- _RECORDS TO USE_:
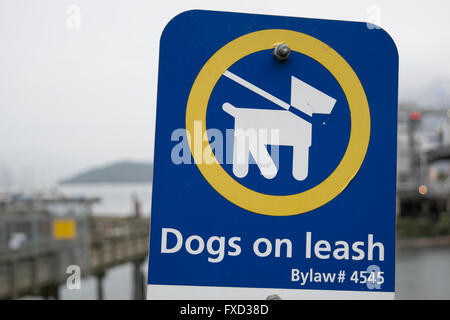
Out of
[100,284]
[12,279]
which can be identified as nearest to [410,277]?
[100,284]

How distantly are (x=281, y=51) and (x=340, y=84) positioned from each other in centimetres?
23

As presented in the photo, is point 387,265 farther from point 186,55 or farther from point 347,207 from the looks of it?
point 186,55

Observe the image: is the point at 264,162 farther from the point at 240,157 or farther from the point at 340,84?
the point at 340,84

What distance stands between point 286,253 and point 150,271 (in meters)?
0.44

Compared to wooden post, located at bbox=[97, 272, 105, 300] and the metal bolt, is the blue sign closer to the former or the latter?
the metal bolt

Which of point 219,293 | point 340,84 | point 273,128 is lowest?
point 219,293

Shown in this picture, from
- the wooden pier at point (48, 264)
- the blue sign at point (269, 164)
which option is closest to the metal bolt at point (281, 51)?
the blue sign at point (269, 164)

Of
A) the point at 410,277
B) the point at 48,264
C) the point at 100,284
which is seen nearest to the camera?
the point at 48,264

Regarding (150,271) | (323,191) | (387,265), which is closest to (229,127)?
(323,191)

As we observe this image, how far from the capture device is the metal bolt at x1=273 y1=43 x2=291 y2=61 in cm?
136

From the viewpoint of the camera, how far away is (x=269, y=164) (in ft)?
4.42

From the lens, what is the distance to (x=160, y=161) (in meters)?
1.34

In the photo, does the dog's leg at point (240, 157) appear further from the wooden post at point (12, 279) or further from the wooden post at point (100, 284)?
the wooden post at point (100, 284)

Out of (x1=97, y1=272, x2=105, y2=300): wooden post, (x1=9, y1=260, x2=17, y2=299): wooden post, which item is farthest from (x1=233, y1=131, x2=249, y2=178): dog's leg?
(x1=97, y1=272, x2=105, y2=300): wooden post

--

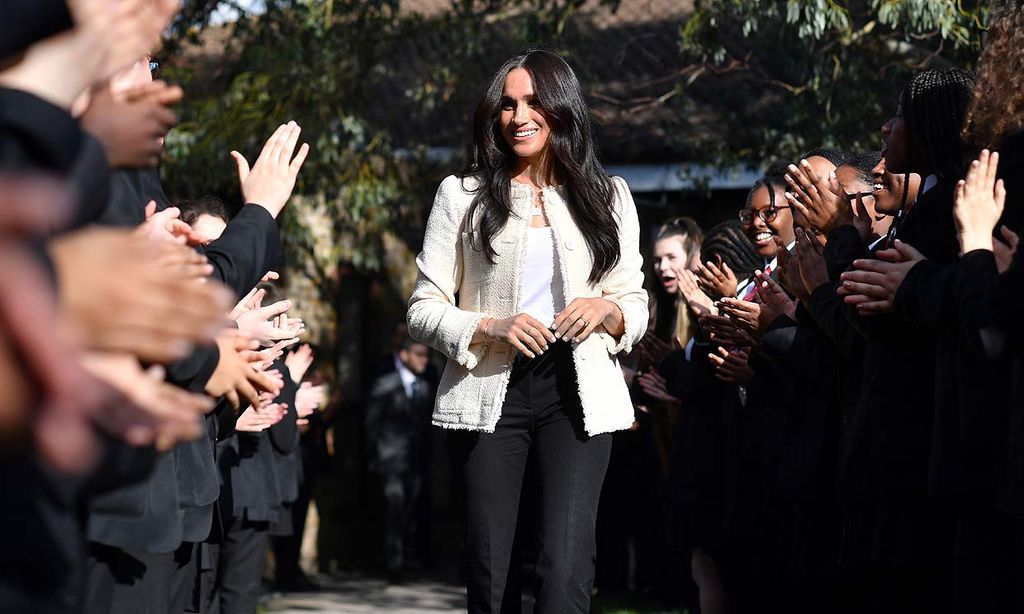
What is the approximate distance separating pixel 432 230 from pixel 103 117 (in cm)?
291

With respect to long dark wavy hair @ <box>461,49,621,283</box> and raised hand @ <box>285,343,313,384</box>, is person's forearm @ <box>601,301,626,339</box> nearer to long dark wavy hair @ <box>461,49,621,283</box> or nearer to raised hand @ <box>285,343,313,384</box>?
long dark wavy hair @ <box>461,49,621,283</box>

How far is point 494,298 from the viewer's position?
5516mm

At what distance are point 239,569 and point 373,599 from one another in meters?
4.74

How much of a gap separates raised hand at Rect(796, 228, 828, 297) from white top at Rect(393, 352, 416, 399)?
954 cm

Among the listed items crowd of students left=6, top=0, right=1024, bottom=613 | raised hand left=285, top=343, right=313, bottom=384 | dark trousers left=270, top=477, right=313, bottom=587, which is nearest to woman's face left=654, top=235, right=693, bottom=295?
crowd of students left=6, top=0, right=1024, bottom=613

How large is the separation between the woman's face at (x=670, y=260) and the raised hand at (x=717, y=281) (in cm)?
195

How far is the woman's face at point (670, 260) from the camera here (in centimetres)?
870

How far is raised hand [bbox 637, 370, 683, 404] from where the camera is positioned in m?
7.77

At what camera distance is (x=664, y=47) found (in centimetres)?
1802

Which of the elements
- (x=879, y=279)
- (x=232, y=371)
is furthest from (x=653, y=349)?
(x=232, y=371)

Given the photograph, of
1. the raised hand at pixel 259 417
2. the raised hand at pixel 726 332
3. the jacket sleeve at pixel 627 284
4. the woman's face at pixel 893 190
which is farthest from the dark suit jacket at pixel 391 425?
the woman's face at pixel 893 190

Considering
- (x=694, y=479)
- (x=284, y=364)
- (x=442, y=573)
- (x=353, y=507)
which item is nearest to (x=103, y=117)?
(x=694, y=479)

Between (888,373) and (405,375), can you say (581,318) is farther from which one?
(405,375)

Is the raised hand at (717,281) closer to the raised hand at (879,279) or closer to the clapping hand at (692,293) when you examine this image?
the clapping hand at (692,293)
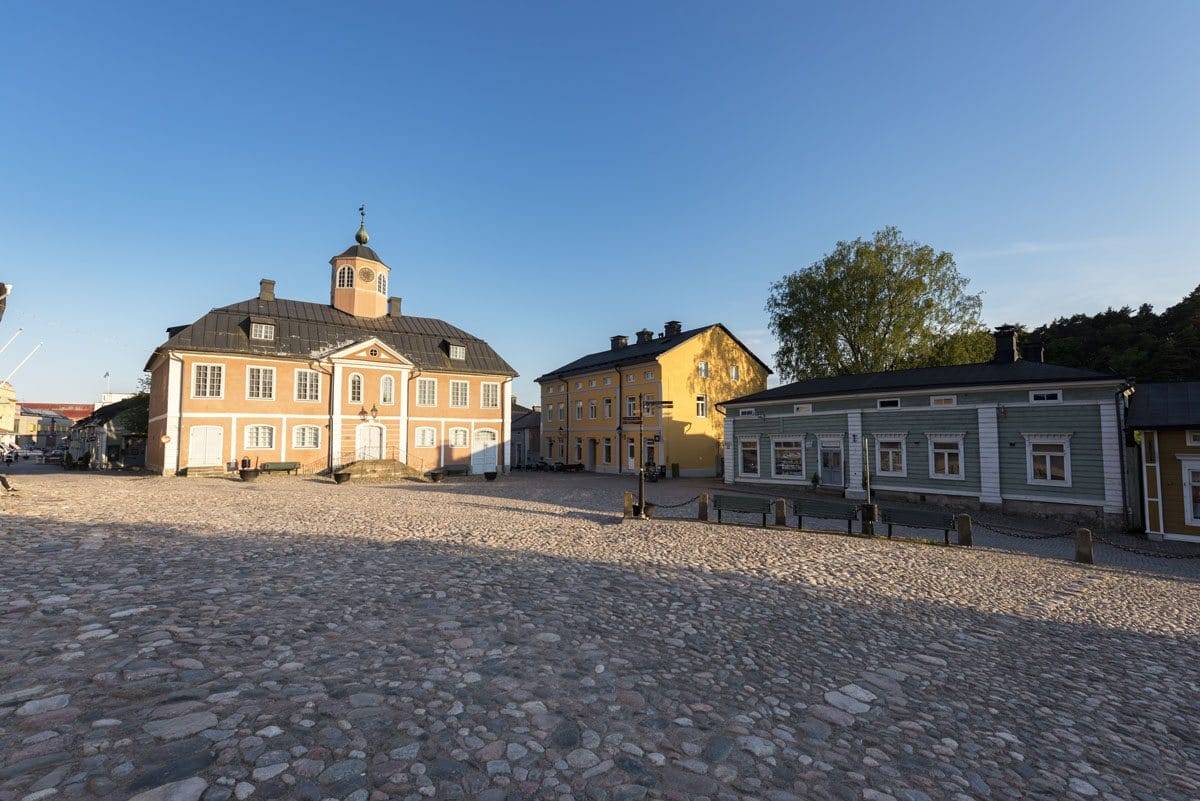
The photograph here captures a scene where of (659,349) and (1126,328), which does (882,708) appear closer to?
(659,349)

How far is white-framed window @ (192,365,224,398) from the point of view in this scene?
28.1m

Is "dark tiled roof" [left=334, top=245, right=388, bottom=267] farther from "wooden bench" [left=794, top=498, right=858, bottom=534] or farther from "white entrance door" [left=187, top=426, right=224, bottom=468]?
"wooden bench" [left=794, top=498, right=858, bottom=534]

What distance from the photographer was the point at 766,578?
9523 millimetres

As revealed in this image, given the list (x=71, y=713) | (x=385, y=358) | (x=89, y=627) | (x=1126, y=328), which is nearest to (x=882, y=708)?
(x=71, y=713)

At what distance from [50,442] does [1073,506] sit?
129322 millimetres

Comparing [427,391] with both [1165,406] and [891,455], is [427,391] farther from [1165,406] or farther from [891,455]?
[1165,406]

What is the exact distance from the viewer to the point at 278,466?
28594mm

- _WHAT YOU NEED TO DO_: Gather each line of the rows above that contains the word "clapping" and copy it in full. Case counts.

- _WORKED ANSWER_:
Is the raised hand at (717,281) closer to the raised hand at (879,279) or closer to the clapping hand at (692,293) when you examine this image?
the clapping hand at (692,293)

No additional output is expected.